# Tightened Up Pesto?



## catermontana (Dec 28, 2018)

This seems a little elementary, but I'm struggling to tighten up a pesto (to be drizzled over caprese skewers, served cold), so that it holds together and looks neat, instead of the oil separating out and the whole thing looking runny and sloppy. Any suggestions?


----------



## Vjan (Jan 18, 2018)

Blend longer? Use less oil? Throw in Parmesan? Use more basil? 
Experiment. You have options.


----------



## sgsvirgil (Mar 1, 2017)

Pesto should not be runny. If it is, then you are probably using too much oil. 

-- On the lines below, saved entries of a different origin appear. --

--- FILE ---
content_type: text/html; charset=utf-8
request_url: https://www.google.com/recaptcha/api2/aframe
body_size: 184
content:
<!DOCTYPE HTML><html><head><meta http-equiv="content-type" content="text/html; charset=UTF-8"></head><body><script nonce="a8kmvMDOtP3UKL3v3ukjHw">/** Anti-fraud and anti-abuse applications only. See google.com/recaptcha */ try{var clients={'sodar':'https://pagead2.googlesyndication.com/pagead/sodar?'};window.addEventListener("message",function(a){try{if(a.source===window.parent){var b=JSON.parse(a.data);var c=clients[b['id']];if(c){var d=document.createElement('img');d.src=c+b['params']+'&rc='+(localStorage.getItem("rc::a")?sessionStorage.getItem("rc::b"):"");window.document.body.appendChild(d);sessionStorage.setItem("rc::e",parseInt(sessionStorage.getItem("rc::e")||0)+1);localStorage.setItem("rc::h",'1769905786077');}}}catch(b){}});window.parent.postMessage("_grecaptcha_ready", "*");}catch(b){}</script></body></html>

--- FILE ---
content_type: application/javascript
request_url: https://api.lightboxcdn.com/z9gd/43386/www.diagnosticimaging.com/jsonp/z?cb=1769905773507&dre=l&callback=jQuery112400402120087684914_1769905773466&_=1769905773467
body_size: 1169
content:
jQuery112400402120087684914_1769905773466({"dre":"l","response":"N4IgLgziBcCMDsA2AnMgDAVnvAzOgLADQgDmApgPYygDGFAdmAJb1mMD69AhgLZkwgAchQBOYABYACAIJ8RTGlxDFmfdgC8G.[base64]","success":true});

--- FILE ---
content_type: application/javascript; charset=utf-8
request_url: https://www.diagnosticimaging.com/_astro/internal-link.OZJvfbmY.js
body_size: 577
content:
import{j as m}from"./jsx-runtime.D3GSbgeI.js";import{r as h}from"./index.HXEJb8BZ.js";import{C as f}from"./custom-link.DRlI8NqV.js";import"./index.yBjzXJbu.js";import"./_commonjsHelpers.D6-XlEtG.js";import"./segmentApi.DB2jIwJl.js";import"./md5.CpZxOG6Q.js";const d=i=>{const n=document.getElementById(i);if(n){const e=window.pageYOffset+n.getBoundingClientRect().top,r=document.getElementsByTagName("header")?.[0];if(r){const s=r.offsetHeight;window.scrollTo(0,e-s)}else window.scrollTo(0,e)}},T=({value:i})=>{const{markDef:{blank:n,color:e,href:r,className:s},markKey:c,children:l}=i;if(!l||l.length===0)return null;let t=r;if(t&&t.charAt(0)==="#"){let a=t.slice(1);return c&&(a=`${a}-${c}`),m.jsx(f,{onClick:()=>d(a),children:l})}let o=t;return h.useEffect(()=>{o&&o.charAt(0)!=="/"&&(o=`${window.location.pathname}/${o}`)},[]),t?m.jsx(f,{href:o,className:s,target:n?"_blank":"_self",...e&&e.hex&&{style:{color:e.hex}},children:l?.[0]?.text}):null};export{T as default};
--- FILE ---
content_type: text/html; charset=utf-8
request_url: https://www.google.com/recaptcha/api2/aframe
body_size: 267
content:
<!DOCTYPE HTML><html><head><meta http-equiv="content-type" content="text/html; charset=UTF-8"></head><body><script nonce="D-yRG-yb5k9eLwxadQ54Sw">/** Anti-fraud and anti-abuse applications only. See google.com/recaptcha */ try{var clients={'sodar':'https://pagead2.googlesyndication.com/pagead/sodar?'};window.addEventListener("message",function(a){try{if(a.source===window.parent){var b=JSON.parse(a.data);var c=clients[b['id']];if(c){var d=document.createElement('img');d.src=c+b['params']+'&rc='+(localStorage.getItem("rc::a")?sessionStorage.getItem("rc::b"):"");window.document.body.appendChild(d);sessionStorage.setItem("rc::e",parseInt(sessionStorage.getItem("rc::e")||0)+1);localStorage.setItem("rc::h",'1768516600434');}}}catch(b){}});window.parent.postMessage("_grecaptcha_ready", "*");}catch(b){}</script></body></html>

Start by blending your basil, pine nuts, parm cheese, garlic and kosher salt first. Add the olive oil last until you get the consistency that you want. Ideally, this will all be done with a mortar and pestle. But, that's not very practical if you need to make large volumes of pesto. 

Good luck.


----------



## peachcreek (Sep 21, 2001)

I use a grinder attachment on my kitchen-aid mixer, using the smaller gauge plate. I use that for grinding the nuts, garlic and basil leaves then blend in the oil and grated Parm. I've never had issues with it melting off like blenderized, emulsified pesto. You can easily change the moistness/dryness of your pesto by the amount of oil you add.
Good luck!
P.S., you can also chuck in some almond or other nut flour to help tighten up loose pesto.


----------